Tuesday, April 19, 2011

Golf World: Avoiding three-putts

With yet another Masters now history, it again becomes apparent how important putting is to become a prolific scorer. The greens at Augusta were very fast and very undulating.

Most of us average 32 to 36 putts a round. If you averaged 28 putts a round like the PGA Tour players do, you would immediately cut six strokes from your score. The amateur's problem is those pesky three-putt greens. So, the question is, how do you become a better long putter?

First of all, becoming a good long putter is a combination of good feel and good mechanics. To be a good long putter, you must have good pace and rhythm to your stroke. There should be no "hit" in your stroke. The backswing and the follow-through should be the same distance.

For example, if you go back 20 inches, then you should come through 20 inches. This ensures a pendulum stroke. Equal distance back and through gives you a very symmetrical stoke. In addition to this, the pace of the stroke should be the same speed in both directions.
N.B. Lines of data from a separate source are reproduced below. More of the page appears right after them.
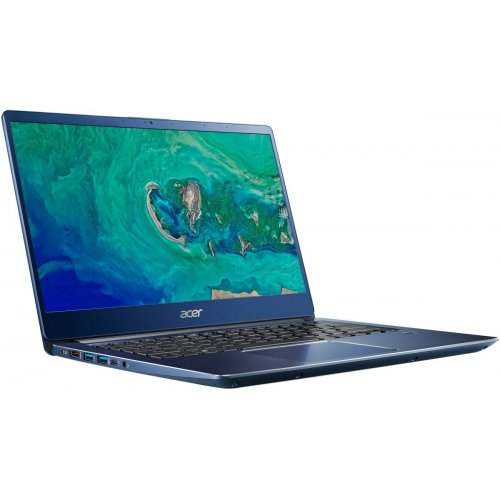 Продать Ноутбук Acer Swift 3 SF314-56G (NX.HBAEU.018) Stellar Blue по Trade-In интернет-магазине Телемарт - Киев, Днепр, Украина фото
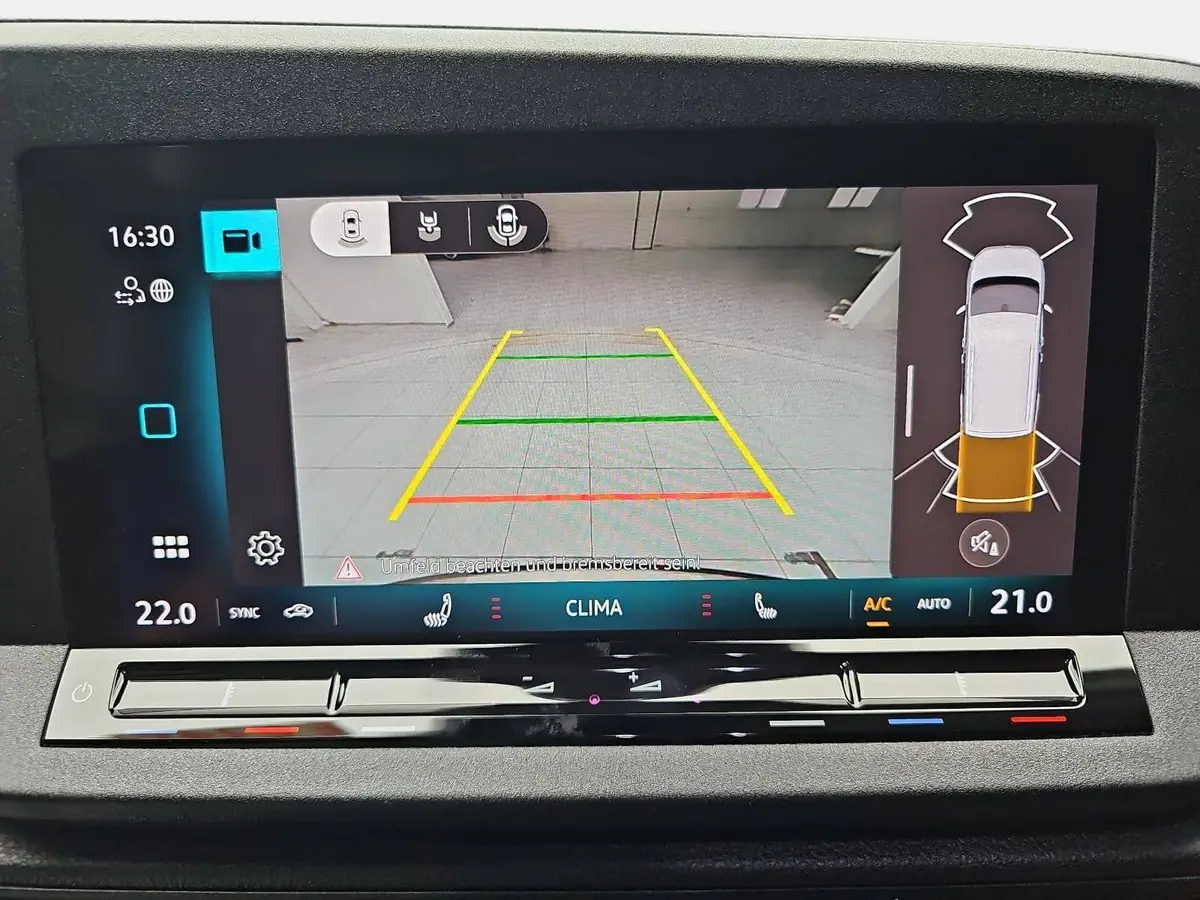VW CADDY MAXI 1.5 TSI DSG LIFE APP-CONNECT AHK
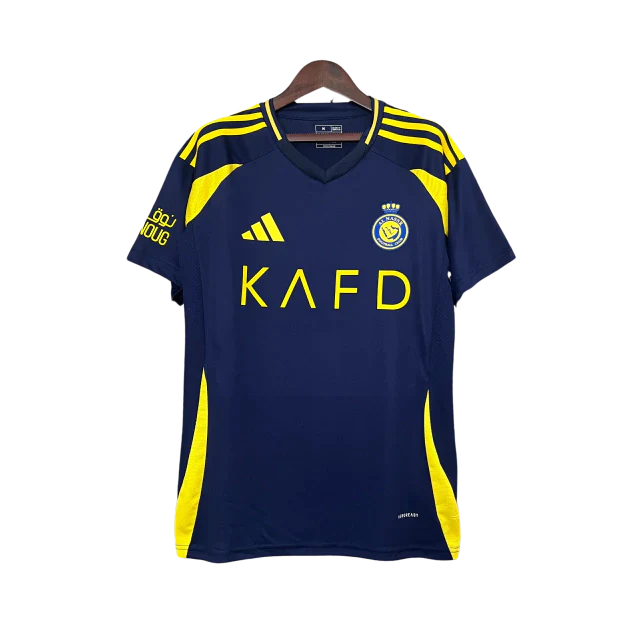 Jersey Al-Nassr II 24/25 - Blue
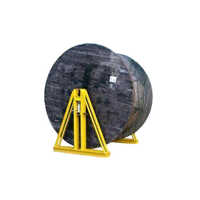 Hydraulic Cable Drum Lifting Jack - Attributes: Durable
Count to yourself when practicing long putts. Say "One and two" for good tempo. Some of the things I see in poor long putters is off-center hits. For example, if you hit the ball toward the toe of the putter, you will lose compression of the face to the ball, and you will most likely come up short of the hole.

Most long putts come up short. I think a good rule of thumb is to try to keep the ball on the high side of the hole, and try to hit the putt a foot past the hole. Most three-putt greens take place because you come up short of the hole and the ball finishes on the low side of the hole.

Another problem when we come up short of the hole is an "open" clubface at impact. This problem will cause a left-to-right spin on the ball, plus additional loft at impact. Try getting more weight on your front leg at address to offset this problem.

Most amateurs move their head and body too much on the long putts. Keep your head and body as still as you can on these long ones, and you are more likely to hit the ball in the center of the face with good speed. After all, speed is the most important element in becoming a good long putter.

To be a good long putter, light grip pressure is a must along with keeping that pressure constant throughout the stroke. Poor putters are always tightening their hands on the club as they go through the stroking process. Of course, this causes the dreaded "yips.''

Two drills that would be beneficial:

-- The right hand and arm only drill. To do this drill, just putt several balls with your right hand and arm only. This will give you the feel of the distance.

-- Putting at different distances with clubs on the ground. Do these drills and then practice trying to put that 40-footer inside an imaginary, two-foot circle.

Work on the pace and tempo of your putting stroke, and you will soon start becoming a good "lag" putter. You wouldn't mind taking six strokes off your next round? Just ask Charl Schwartzel, the new Masters champion.